Oppenheimer’s frail, ascetic physique only accentuated his charismatic authority. “The power of his personality is the stronger because of the fragility of his person,” John Mason Brown observed some years later. “When he speaks he seems to grow, since the largeness of his mind so affirms itself that the smallness of his body is forgotten.”
He had always had a knack for anticipating the next question to be faced in solving any theoretical physics problem. But now he surprised his colleagues with his seemingly instantaneous comprehension of any facet of engineering. “He could read a paper—I saw this many times,” recalled Lee Dubridge, “and you know, it’d be fifteen or twenty typed pages, and he’d say, ‘Well, let’s look this over and we’ll talk about it.’ Oppie would then flip through the pages in about five minutes and then he’d brief everybody on exactly the important points. . . . He had a remarkable ability to absorb things so rapidly. . . . I don’t think there was anything around the lab of any significance that Oppie wasn’t fully familiar with and knew what was going on.” Even when there was disagreement, Oppenheimer had an instinct for preempting arguments. David Hawkins, the Berkeley philosophy student Oppenheimer had recruited to serve as his personal assistant, had many opportunities to observe his boss in action: “One would listen patiently to an argument beginning, and finally Oppenheimer would summarize, and he would do it in such a way that there was no disagreement. It was a kind of magical trick that brought respect from all those people, some of them superiors in terms of their scientific record. . . .”

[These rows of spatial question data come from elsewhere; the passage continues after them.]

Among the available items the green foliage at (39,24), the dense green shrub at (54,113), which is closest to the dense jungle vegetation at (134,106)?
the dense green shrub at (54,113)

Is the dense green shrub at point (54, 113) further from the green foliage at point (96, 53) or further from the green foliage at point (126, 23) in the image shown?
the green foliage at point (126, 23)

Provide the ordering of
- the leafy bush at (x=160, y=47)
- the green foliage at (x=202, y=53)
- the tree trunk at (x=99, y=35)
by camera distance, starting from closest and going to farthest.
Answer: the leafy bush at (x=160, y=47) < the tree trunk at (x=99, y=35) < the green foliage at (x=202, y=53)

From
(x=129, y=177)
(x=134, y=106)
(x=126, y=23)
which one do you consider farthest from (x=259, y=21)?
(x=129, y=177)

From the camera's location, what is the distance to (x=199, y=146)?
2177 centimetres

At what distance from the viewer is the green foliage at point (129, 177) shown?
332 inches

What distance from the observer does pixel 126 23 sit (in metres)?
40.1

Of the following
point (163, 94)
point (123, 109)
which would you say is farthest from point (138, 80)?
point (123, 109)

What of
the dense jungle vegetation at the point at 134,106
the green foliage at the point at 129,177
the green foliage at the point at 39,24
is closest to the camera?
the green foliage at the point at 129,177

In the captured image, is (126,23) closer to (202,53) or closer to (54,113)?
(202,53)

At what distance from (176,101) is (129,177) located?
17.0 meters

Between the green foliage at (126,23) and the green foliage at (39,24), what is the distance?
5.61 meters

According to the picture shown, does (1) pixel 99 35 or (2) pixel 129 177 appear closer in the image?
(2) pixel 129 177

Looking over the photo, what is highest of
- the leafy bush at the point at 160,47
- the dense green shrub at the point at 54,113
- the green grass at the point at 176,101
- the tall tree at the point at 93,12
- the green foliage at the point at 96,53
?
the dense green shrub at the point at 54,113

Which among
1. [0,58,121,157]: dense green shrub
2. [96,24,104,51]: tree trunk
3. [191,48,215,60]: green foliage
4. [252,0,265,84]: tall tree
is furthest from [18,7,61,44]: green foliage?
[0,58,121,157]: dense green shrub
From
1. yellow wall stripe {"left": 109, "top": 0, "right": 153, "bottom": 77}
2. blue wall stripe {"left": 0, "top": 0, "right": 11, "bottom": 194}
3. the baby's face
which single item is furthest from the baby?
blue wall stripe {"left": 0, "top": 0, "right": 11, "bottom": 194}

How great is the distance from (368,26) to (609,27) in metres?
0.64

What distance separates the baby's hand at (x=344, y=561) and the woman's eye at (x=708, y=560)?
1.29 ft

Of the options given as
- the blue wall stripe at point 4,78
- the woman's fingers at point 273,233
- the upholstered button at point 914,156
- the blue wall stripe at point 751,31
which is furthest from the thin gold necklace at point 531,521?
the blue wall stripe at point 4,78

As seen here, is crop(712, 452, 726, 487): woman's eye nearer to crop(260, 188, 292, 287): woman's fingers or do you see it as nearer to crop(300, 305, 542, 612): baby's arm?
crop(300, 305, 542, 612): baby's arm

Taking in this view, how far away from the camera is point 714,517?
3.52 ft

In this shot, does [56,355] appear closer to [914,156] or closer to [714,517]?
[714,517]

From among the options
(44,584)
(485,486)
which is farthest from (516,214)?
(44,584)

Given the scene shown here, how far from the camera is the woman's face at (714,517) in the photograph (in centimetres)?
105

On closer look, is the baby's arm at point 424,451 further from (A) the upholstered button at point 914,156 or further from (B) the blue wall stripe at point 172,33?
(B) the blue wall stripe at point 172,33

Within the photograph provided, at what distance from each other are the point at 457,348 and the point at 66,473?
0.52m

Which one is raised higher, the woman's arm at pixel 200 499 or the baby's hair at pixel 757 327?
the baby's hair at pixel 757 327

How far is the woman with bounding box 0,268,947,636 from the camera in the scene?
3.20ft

It helped that Oppenheimer could turn on—and off—his personal charm. Those who knew him from Berkeley understood that this was a man with a remarkable flair for drawing others into his orbit. And those, like Dorothy McKibbin, who met him for the first time in New Mexico invariably found themselves eager to please him. “He made you do the impossible, ” McKibbin recalled. One day, she was called from Santa Fe to the Site and asked if she would help to alleviate the ongoing housing crisis by taking over a lodge ten miles up the road and turning it into housing for a hundred employees. McKibbin resisted. “Well,” she protested, “I’ve never run a hotel before.” At that moment the door of Oppenheimer’s office opened and he stuck his head out and said, “Dorothy, I wish you would.” He then withdrew his head and closed the door. McKibbin said, “I will.”
“I think he had no great reluctance about using people,” recalled John Manley. “If he found that people were useful to him, why it was just natural to him to use them.” But Manley thought many people, himself included, enjoyed being used by Robert because he did it so adroitly. “I think that he really realized that the other person knew that this was going on; it was like a ballet, each one knowing the part and the role he’s playing, and there wasn’t any subterfuge in it.”
He listened to and often accepted the advice of others. When Hans Bethe suggested everyone would benefit from a weekly open-ended colloquium, Oppenheimer immediately agreed. When Groves first learned of it, he tried to stop it, but Oppenheimer insisted that such a free exchange of ideas among the “white badge” scientists was essential. “The background of our work is so complicated,” Oppie wrote Enrico Fermi, “and information in the past has been so highly compartmentalized, that it seems that we shall have a good deal to gain from a leisurely and thorough discussion.”